Martha Davis had been in the music business since 1971 when she joined her first band in Berkeley California. That band eventually moved to LA in search of exposure but didn't have much luck at first. They were persistent though and over the next few years the band went through several name changes and began to attract a local following and the record company attention that comes with it. In 1977 the band, now known as The Motels, received a contract offer from Capital Records but instead of signing on the bottom line they turned it down and wound up disbanding.

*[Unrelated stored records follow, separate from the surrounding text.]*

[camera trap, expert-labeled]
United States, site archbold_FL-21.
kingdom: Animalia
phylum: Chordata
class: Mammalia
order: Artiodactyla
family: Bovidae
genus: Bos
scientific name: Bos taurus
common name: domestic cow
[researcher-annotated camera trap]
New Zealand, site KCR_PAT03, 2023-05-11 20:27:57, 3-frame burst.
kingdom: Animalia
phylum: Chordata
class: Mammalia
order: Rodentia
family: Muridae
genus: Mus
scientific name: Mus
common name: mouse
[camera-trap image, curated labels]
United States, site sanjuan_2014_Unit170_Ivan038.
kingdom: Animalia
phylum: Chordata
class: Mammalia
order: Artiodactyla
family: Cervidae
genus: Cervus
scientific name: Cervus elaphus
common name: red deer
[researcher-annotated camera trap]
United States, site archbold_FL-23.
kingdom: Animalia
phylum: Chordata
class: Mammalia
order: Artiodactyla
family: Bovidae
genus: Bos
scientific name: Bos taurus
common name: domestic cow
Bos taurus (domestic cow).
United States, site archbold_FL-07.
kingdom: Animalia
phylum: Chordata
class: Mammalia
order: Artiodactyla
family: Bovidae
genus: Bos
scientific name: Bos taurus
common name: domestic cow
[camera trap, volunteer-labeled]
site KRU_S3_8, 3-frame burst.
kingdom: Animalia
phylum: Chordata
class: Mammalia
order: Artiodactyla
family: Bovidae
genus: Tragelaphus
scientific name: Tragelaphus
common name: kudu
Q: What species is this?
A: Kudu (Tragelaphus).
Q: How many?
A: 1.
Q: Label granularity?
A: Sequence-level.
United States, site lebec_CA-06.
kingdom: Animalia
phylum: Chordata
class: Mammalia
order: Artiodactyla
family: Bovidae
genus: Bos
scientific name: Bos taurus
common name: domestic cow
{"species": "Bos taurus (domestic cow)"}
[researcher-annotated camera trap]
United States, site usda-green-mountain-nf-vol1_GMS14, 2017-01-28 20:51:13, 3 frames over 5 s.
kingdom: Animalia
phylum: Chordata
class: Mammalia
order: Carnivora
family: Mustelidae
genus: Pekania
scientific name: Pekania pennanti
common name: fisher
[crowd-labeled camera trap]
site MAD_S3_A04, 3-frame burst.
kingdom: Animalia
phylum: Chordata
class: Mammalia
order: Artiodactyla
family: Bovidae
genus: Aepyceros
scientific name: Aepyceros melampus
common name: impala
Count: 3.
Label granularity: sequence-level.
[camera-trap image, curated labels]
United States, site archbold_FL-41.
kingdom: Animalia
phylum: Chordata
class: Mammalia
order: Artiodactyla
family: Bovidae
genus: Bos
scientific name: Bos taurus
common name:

The next year Davis decided to reform The Motels with different players and the band started playing clubs again. Once again Capital Records came knocking with a recording contract and this time the band signed. Their first couple of albums didn't attract much attention but their third album, "All Four One", released in 1982, did. The album had essentially been recorded twice. The first go around produced a record called "Apocalypso" that Capital rejected out of hand. The band then went back into the studio with a new producer who was given greater leeway to explore the commercial elements of the band's sound and basically redid the songs from "Apocalypso" with "All Four One" being the result.

"Only the Lonely" was the second single released from the album. It reached #9 on the charts and was accompanied by a hit video on the new MTV. It's a dreamy, melancholy ode to wandering spirits and lonely hearts with the title very consciously paying tribute to the great Roy Orbison single of the same name. A beautiful song that sounds as good today as it did nearly 30 years ago.